I am trying to group the continuous numbers with "-" in between. For example, 108,109,110 are continuous numbers, so I get 108-110. 112 is separate entry; 114,115,116 again represents a sequence, so I get 114-116. 118 is separate and treated as such.

I am doing this in Spark. I wrote the following code:

import scala.collection.mutable.ArrayBuffer

def Sample(x:String):ArrayBuffer[String]={
  val x1 = x.split(",")
  var a:Int = 0
  var present=""
  var next:Int = 0
  var yrTemp = ""
  var yrAr= ArrayBuffer[String]()
  var che:Int = 0
  var storeV = ""
  var p:Int = 0 
  var q:Int = 0

  var count:Int = 1

  while(a < x1.length)
  {
      yrTemp = x1(a)

      if(x1.length == 1)
      {
          yrAr+=x1(a)
      }
      else
      if(a < x1.length - 1)
       {
           present = x1(a)
          if(che == 0)
          {
                storeV = present
          }

          p = x1(a).toInt
          q = x1(a+1).toInt

          if(p == q)
          {
              yrTemp = yrTemp
              che = 1
          }
          else
          if(p != q)
             {
                 yrTemp = storeV + "-" + present 
                 che = 0
                 yrAr+=yrTemp
             }

       }
       else
            if(a == x1.length-1)
            {
                present = x1(a)
                yrTemp = present 
                che = 0
                yrAr+=yrTemp
            }
      a = a+1
  }
yrAr
}
val SampleUDF = udf(Sample(_:String))

I am getting the output as follows:

a:{108-108, 109-109, 110-110, 112, 114-114, 115-115, 116-116, 118}

I am not able to figure out where I am going wrong. Can you please help me in correcting this. TIA.


Solution

  • Here's another way:

    def rangeToString(a: Int, b: Int) = if (a == b) s"$a" else s"$a-$b"
    
    def reduce(xs: Seq[Int], min: Int, max: Int, ranges: Seq[String]): Seq[String] = xs match {
        case y +: ys if (y - max <= 1) => reduce(ys, min, y, ranges)
        case y +: ys                   => reduce(ys, y, y, ranges :+ rangeToString(min, max))
        case Seq()                     => ranges :+ rangeToString(min, max)
    }
    
    def output(xs: Array[Int]) = reduce(xs, xs.head, xs.head, Vector())//.toArray
    

    Which you can test:

    println(output(Array(108,109,110,112,114,115,116,118)))
      // Vector(108-110, 112, 114-116, 118)
    

    Basically this is a tail recursive function - i.e. you take your "variables" as the input, then it calls itself with updated "variables" on each loop. So here xs is your array, min and max are integers used to keep track of the lowest and highest numbers so far, and ranges is the output sequence of Strings that gets added to when required.

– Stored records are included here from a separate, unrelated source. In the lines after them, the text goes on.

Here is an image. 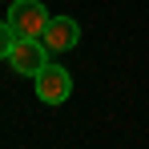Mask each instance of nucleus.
I'll list each match as a JSON object with an SVG mask.
<instances>
[{
	"label": "nucleus",
	"instance_id": "f257e3e1",
	"mask_svg": "<svg viewBox=\"0 0 149 149\" xmlns=\"http://www.w3.org/2000/svg\"><path fill=\"white\" fill-rule=\"evenodd\" d=\"M45 40L40 36H16V45H12V52H8V65H12V73L20 77H36L49 61H45Z\"/></svg>",
	"mask_w": 149,
	"mask_h": 149
},
{
	"label": "nucleus",
	"instance_id": "20e7f679",
	"mask_svg": "<svg viewBox=\"0 0 149 149\" xmlns=\"http://www.w3.org/2000/svg\"><path fill=\"white\" fill-rule=\"evenodd\" d=\"M40 40H45L49 52H69V49H77V40H81V24H77L73 16H49Z\"/></svg>",
	"mask_w": 149,
	"mask_h": 149
},
{
	"label": "nucleus",
	"instance_id": "f03ea898",
	"mask_svg": "<svg viewBox=\"0 0 149 149\" xmlns=\"http://www.w3.org/2000/svg\"><path fill=\"white\" fill-rule=\"evenodd\" d=\"M32 81H36V97L45 101V105H65L69 93H73V77H69V69H61V65H52V61L32 77Z\"/></svg>",
	"mask_w": 149,
	"mask_h": 149
},
{
	"label": "nucleus",
	"instance_id": "7ed1b4c3",
	"mask_svg": "<svg viewBox=\"0 0 149 149\" xmlns=\"http://www.w3.org/2000/svg\"><path fill=\"white\" fill-rule=\"evenodd\" d=\"M8 24H12L16 36H40L45 24H49V12H45L40 0H12V8H8Z\"/></svg>",
	"mask_w": 149,
	"mask_h": 149
},
{
	"label": "nucleus",
	"instance_id": "39448f33",
	"mask_svg": "<svg viewBox=\"0 0 149 149\" xmlns=\"http://www.w3.org/2000/svg\"><path fill=\"white\" fill-rule=\"evenodd\" d=\"M12 45H16V32H12V24H8V20H0V61H8Z\"/></svg>",
	"mask_w": 149,
	"mask_h": 149
}]
</instances>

    The first pattern (y being the first element, and ys being the rest of the sequence - because that's how the +: extractor works) is matched if there's at least one element (ys can be an empty list) and it follows on from the previous maximum.

    The second is if it doesn't follow on, and needs to reset the minimum and add the completed range to the output.

    The third case is where we've got to the end of the input and just output the result, rather than calling the loop again.

    Internet karma points to anyone who can work out how to eliminate the duplication of ranges :+ rangeToString(min, max)!